Home

Awesome

Reinforced Regressinal and Conditional GAN: RRCGAN

Submitted to Digital Discovery.

PEP8

RRCGAN is a deep generative model using a Generative Adversarial Network (GAN) combined with a Regressor to generate molecules with targeted properties. It is purely run in Python. Using GPU is necessary, otherwise running the code takes a lot!

Overview

RRCGAN is a generative GAN model designed to generate small molecules with targeted properties. RRCGAN, a generative deep learning model, has been built in Keras from Tensorflow that can easily installed on personal computers. Having a GPU is recommended to accelerate each epochs of learning. The packages used in RRCGAN can be installed on all major platforms (e.g. BSD, GNU/Linux, OS X, Windows).

System Requirements

Hardware requirements

RRCGAN requires only a standard computer with GPU and enough RAM. The allocated ram of the GPU is also critical in running the code to keep the large matrices used in the training process. A GPU unit with 12GB of ram is suggested.

Software requirements

Python Dependencies

RRCGAN mainly depends on the Python scientific stack, Keras form Tensorflow, and chemistry tools chainer chemistry and RDKit.

numpy
scipy
scikit-learn
pandas
seaborn
sklearn
tensorflow
matplotlib
chainer chemistry
RDKit

Installation Guide:

The only challenge for running the model is to set up the Tensorflow-gpu. One should install specific version of Tensorflow and Nvidia drivers to make it work. The necessary packages and the built conda environment used is mentioned in environment.yml. Installing the whole packages and running Tensorflow-gpu may take 30-60 minutes. The following NVIDIA software are required for GPU support. • NVIDIA GPU drivers version 450.80.02 or higher. • CUDA® Toolkit 11.8. • cuDNN SDK 8.6.0. For installation, one needs to install the packages in the order. So, Nvidial GPU needs to be installed first. More information can be found in Tensorflow website (https://www.tensorflow.org/install/pip) We also motivates a reader to visit (https://stackoverflow.com/questions/50622525/which-tensorflow-and-cuda-version-combinations-are-compatible) to read more details for installing the versions for Tensorflow-gpu.

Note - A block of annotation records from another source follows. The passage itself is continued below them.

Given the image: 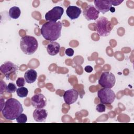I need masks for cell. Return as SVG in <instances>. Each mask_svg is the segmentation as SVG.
Wrapping results in <instances>:
<instances>
[{
    "label": "cell",
    "mask_w": 134,
    "mask_h": 134,
    "mask_svg": "<svg viewBox=\"0 0 134 134\" xmlns=\"http://www.w3.org/2000/svg\"><path fill=\"white\" fill-rule=\"evenodd\" d=\"M116 82V78L110 72H104L102 73L98 80V84L103 88H111L114 87Z\"/></svg>",
    "instance_id": "obj_6"
},
{
    "label": "cell",
    "mask_w": 134,
    "mask_h": 134,
    "mask_svg": "<svg viewBox=\"0 0 134 134\" xmlns=\"http://www.w3.org/2000/svg\"><path fill=\"white\" fill-rule=\"evenodd\" d=\"M17 90L16 86L15 84L12 83H9L7 86L6 92L9 93H13Z\"/></svg>",
    "instance_id": "obj_19"
},
{
    "label": "cell",
    "mask_w": 134,
    "mask_h": 134,
    "mask_svg": "<svg viewBox=\"0 0 134 134\" xmlns=\"http://www.w3.org/2000/svg\"><path fill=\"white\" fill-rule=\"evenodd\" d=\"M94 3L96 9L103 14H105L108 12L112 6L111 1L110 0H95L94 1Z\"/></svg>",
    "instance_id": "obj_12"
},
{
    "label": "cell",
    "mask_w": 134,
    "mask_h": 134,
    "mask_svg": "<svg viewBox=\"0 0 134 134\" xmlns=\"http://www.w3.org/2000/svg\"><path fill=\"white\" fill-rule=\"evenodd\" d=\"M37 77V73L34 69L28 70L24 74V79L27 83L35 82Z\"/></svg>",
    "instance_id": "obj_16"
},
{
    "label": "cell",
    "mask_w": 134,
    "mask_h": 134,
    "mask_svg": "<svg viewBox=\"0 0 134 134\" xmlns=\"http://www.w3.org/2000/svg\"><path fill=\"white\" fill-rule=\"evenodd\" d=\"M60 47V45L59 43L52 41L47 45V50L49 55L53 56L57 55L59 52Z\"/></svg>",
    "instance_id": "obj_15"
},
{
    "label": "cell",
    "mask_w": 134,
    "mask_h": 134,
    "mask_svg": "<svg viewBox=\"0 0 134 134\" xmlns=\"http://www.w3.org/2000/svg\"><path fill=\"white\" fill-rule=\"evenodd\" d=\"M7 86V85H6L5 82L1 80L0 81V93L1 95L6 91Z\"/></svg>",
    "instance_id": "obj_22"
},
{
    "label": "cell",
    "mask_w": 134,
    "mask_h": 134,
    "mask_svg": "<svg viewBox=\"0 0 134 134\" xmlns=\"http://www.w3.org/2000/svg\"><path fill=\"white\" fill-rule=\"evenodd\" d=\"M27 120V117L25 114H21L17 118L16 121L18 123H26Z\"/></svg>",
    "instance_id": "obj_20"
},
{
    "label": "cell",
    "mask_w": 134,
    "mask_h": 134,
    "mask_svg": "<svg viewBox=\"0 0 134 134\" xmlns=\"http://www.w3.org/2000/svg\"><path fill=\"white\" fill-rule=\"evenodd\" d=\"M99 13L93 5H89L84 8L83 14L85 19L90 21L97 20L99 17Z\"/></svg>",
    "instance_id": "obj_9"
},
{
    "label": "cell",
    "mask_w": 134,
    "mask_h": 134,
    "mask_svg": "<svg viewBox=\"0 0 134 134\" xmlns=\"http://www.w3.org/2000/svg\"><path fill=\"white\" fill-rule=\"evenodd\" d=\"M74 51L72 48H68L65 51V53L69 57H72L74 54Z\"/></svg>",
    "instance_id": "obj_24"
},
{
    "label": "cell",
    "mask_w": 134,
    "mask_h": 134,
    "mask_svg": "<svg viewBox=\"0 0 134 134\" xmlns=\"http://www.w3.org/2000/svg\"><path fill=\"white\" fill-rule=\"evenodd\" d=\"M84 70L87 73H91L93 71V69L91 65H87L85 67Z\"/></svg>",
    "instance_id": "obj_26"
},
{
    "label": "cell",
    "mask_w": 134,
    "mask_h": 134,
    "mask_svg": "<svg viewBox=\"0 0 134 134\" xmlns=\"http://www.w3.org/2000/svg\"><path fill=\"white\" fill-rule=\"evenodd\" d=\"M33 117L34 120L39 122H44L48 116V112L44 109H36L33 113Z\"/></svg>",
    "instance_id": "obj_13"
},
{
    "label": "cell",
    "mask_w": 134,
    "mask_h": 134,
    "mask_svg": "<svg viewBox=\"0 0 134 134\" xmlns=\"http://www.w3.org/2000/svg\"><path fill=\"white\" fill-rule=\"evenodd\" d=\"M110 10L111 12L113 13V12H114L115 11V8L111 7L110 8V10Z\"/></svg>",
    "instance_id": "obj_27"
},
{
    "label": "cell",
    "mask_w": 134,
    "mask_h": 134,
    "mask_svg": "<svg viewBox=\"0 0 134 134\" xmlns=\"http://www.w3.org/2000/svg\"><path fill=\"white\" fill-rule=\"evenodd\" d=\"M82 13L81 9L77 6H69L66 10L67 16L71 19H75L79 18Z\"/></svg>",
    "instance_id": "obj_14"
},
{
    "label": "cell",
    "mask_w": 134,
    "mask_h": 134,
    "mask_svg": "<svg viewBox=\"0 0 134 134\" xmlns=\"http://www.w3.org/2000/svg\"><path fill=\"white\" fill-rule=\"evenodd\" d=\"M23 111L21 104L17 99L10 98L5 102L4 107L1 112L6 119L13 120L16 119Z\"/></svg>",
    "instance_id": "obj_1"
},
{
    "label": "cell",
    "mask_w": 134,
    "mask_h": 134,
    "mask_svg": "<svg viewBox=\"0 0 134 134\" xmlns=\"http://www.w3.org/2000/svg\"><path fill=\"white\" fill-rule=\"evenodd\" d=\"M97 96L101 103L104 104H112L116 98L114 92L110 88H103L97 92Z\"/></svg>",
    "instance_id": "obj_5"
},
{
    "label": "cell",
    "mask_w": 134,
    "mask_h": 134,
    "mask_svg": "<svg viewBox=\"0 0 134 134\" xmlns=\"http://www.w3.org/2000/svg\"><path fill=\"white\" fill-rule=\"evenodd\" d=\"M16 93L18 96L21 98H23L27 96L28 94V90L26 87H20L17 89Z\"/></svg>",
    "instance_id": "obj_18"
},
{
    "label": "cell",
    "mask_w": 134,
    "mask_h": 134,
    "mask_svg": "<svg viewBox=\"0 0 134 134\" xmlns=\"http://www.w3.org/2000/svg\"><path fill=\"white\" fill-rule=\"evenodd\" d=\"M96 31L99 36L106 37L108 36L113 28L114 25L112 23L105 17H100L95 21Z\"/></svg>",
    "instance_id": "obj_4"
},
{
    "label": "cell",
    "mask_w": 134,
    "mask_h": 134,
    "mask_svg": "<svg viewBox=\"0 0 134 134\" xmlns=\"http://www.w3.org/2000/svg\"><path fill=\"white\" fill-rule=\"evenodd\" d=\"M96 109L99 113H103V112H104L105 111L106 106H105V105L104 104L99 103V104H98L96 105Z\"/></svg>",
    "instance_id": "obj_21"
},
{
    "label": "cell",
    "mask_w": 134,
    "mask_h": 134,
    "mask_svg": "<svg viewBox=\"0 0 134 134\" xmlns=\"http://www.w3.org/2000/svg\"><path fill=\"white\" fill-rule=\"evenodd\" d=\"M20 47L25 54L31 55L37 50L38 42L35 37L28 35L25 36L20 39Z\"/></svg>",
    "instance_id": "obj_3"
},
{
    "label": "cell",
    "mask_w": 134,
    "mask_h": 134,
    "mask_svg": "<svg viewBox=\"0 0 134 134\" xmlns=\"http://www.w3.org/2000/svg\"><path fill=\"white\" fill-rule=\"evenodd\" d=\"M18 69L16 65L10 61H7L2 64L0 67L1 72L4 74L7 79H9L12 74H15Z\"/></svg>",
    "instance_id": "obj_8"
},
{
    "label": "cell",
    "mask_w": 134,
    "mask_h": 134,
    "mask_svg": "<svg viewBox=\"0 0 134 134\" xmlns=\"http://www.w3.org/2000/svg\"><path fill=\"white\" fill-rule=\"evenodd\" d=\"M64 13V9L61 6H55L45 14V19L48 21L57 22L60 19Z\"/></svg>",
    "instance_id": "obj_7"
},
{
    "label": "cell",
    "mask_w": 134,
    "mask_h": 134,
    "mask_svg": "<svg viewBox=\"0 0 134 134\" xmlns=\"http://www.w3.org/2000/svg\"><path fill=\"white\" fill-rule=\"evenodd\" d=\"M21 14L20 8L17 6H13L9 10V16L12 19H17L19 17Z\"/></svg>",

We primarily used Lewis Cluster from University of Missouri-Columbia for running the code. The following is the information of a PC that was tested for running the Tensorflow on GPU. -GPU Nvidia RTX 2080 Super, Cuda version: 10.1, cuDNN: 7.6, Tensorflow: 2.11.0

Files Guidance

Main models

directory: ./model_regular:

contains codes for the Regular model.

  1. "preprocessing.ipynb" contains the code for reading the '.csv' files from PubChemQC library.
  2. "embedding_version_0_3.ipynb" contains encoder and decoder models.
  3. "Main_model_V01.ipynb" contains the code for Regressor and GAN models. After training the AE using "embedding_version_0_3.ipynb" file, the whole architecture should be trained here. After training, the file has a section for sample generation.

directory: ./model_transfer:

contains codes for the first iteration of Transferred model.

directory: ./model_transfer2:

contains codes for the second iteration of Transferred model.

Training data:

directory: ./data/trainingsets/train_regular_pubqc130K:

contains the 130K molecules downloaded from PubChemQC library.

directory: ./data/trainingsets/highgap_pubqc:

contains the molecules with >= 10 (eV) gap values from PubChemQC library.

directory: ./data/trainingsets/highgap_outliergen_trans1:

contains the molecules with >= 10 (eV) DFT-calculated gap values as outliers of generated samples using the Regular model.

directory: ./data/trainingsets/highgap_outliergen_trans2:

contains the molecules with >= 10.2 (eV) DFT-calculated gap values generated by the Transfer model iteration 1.

Samples of generated SMILES

directory: ./experiments

contains sample generation for each regular and transferred models.

directory: ./experiments/regular/*

contains generated samples that were used for figures such as latent space, distribution of structural features, and distribution of regular vs. two iterations of transferred models.

Shared functions

directory: ./utils

contains general functions that can be imported from all the directories.

Demo: directory: ./Demo

It contains all needed code for training a regular RRCGAN model. It can be trained on a batch of training samples of 20K samples very fast to show the training process. All the needed training samples with their saved SMILES and one-hot encoded matrices are saved in a ‘.pickle’ file inside ./Demo/training_20K/ directory.

License

This project is covered under the GNU General Public License v3.0. The details of the used License is in License file.